Scully stood up straight at that, her slight smile gone instantly. A jumbled montage of Mulder's recent behavior flashed warningly past her eyes before she spoke. "What does that mean?" Even to her own ears, her voice sounded tiny.
"You know what I mean, Scully."
"He's just my Uncle, Mulder. For goodness sake, I trust him."
"I know that. So do a lot of other people."
"Mulder, you can't get rid of a cruiser. And I trust Uncle Kane." She set her jaw, her arms crossed. "So that means that you can trust him, since you can trust me."
"I can?"
Dana stopped breathing. How could he say something like that, after all they'd been through. "You know you can. I wouldn't lie to you." He had her trust, completely. And she'd always presumed she had his.
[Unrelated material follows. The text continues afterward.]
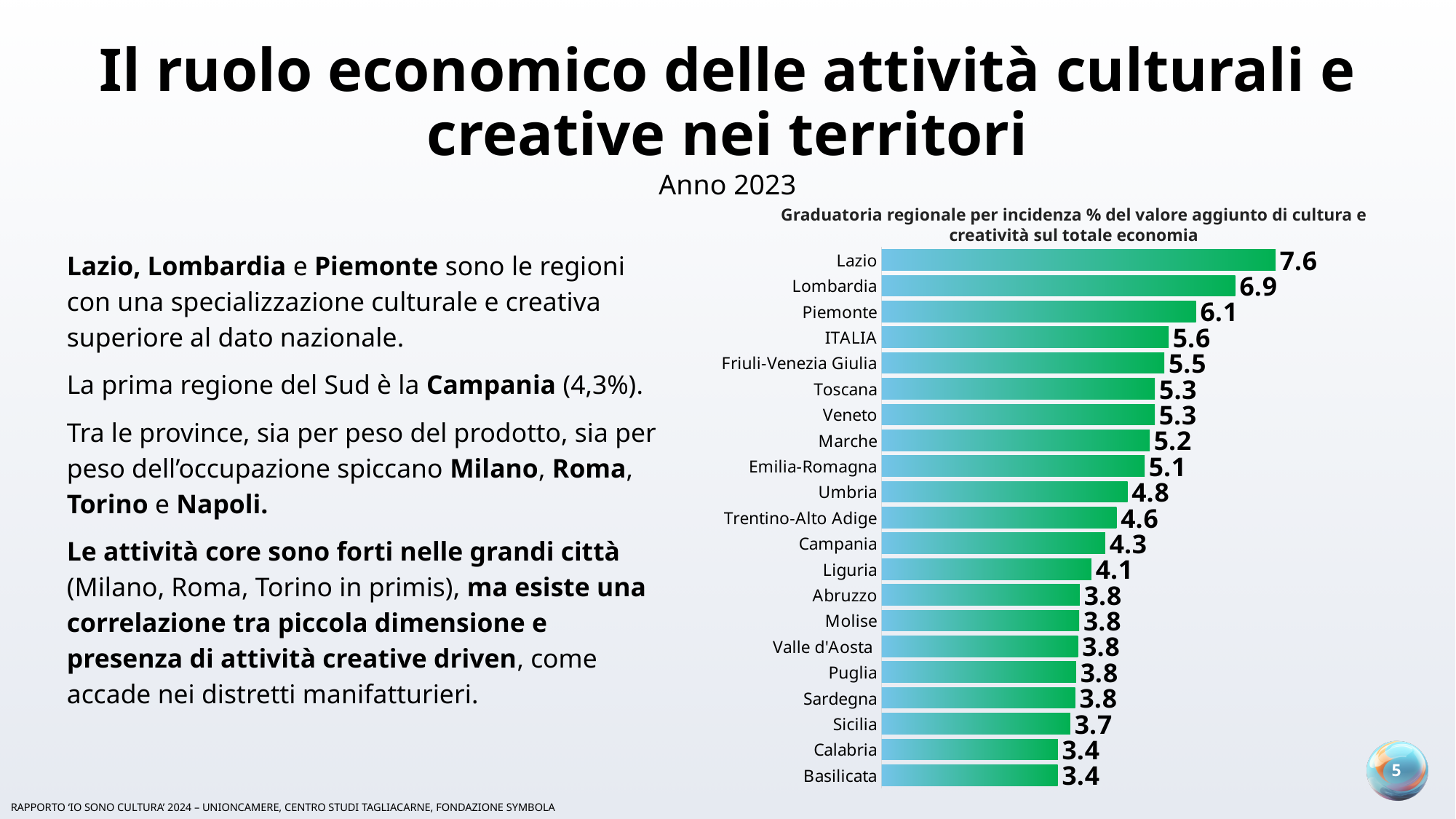
What is the value for Campania? 4.3 What is the value for Lazio? 7.6 What is the difference between the values for Piemonte and ITALIA? 0.5 How many bars are shown in the chart? 21 Which region has the highest value? Lazio What is the difference between the values for Lazio and Lombardia? 0.7 What is the title of the chart? Graduatoria regionale per incidenza % del valore aggiunto di cultura e creatività sul totale economia What kind of chart is shown on the slide? Bar chart What is the value for ITALIA? 5.6 Which has a larger value, Umbria or Campania? Umbria What is the value for Trentino-Alto Adige? 4.6 What is the lowest value shown in the chart? 3.4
How could they be this close, and still lack that trust?
"Okay, Scully. Let's try this morning one more time." With a smile resembling the grimace he'd assumed for 'Sergeant Glad,' Fox leaned down again toward Dana. "How was the weekend?"
Light dawned in her eyes, as cold as his. She flushed red, then white. "That's what this is about? My weekend?"
"No. You lied to me." His full lips never even paused as he spoke, never betrayed a feeling.
Dana felt something trip high inside her chest, and her head buzzed slightly with anger. "Agent Mulder," she hissed through clenched teeth, "Unlike you, I have a private life. And it is just that. Private."
With that, Dana turned about, and left Fox standing behind a crate of toilet paper. She never looked back as she headed to her berth, furious. She never saw Mulder's face crumple with grief.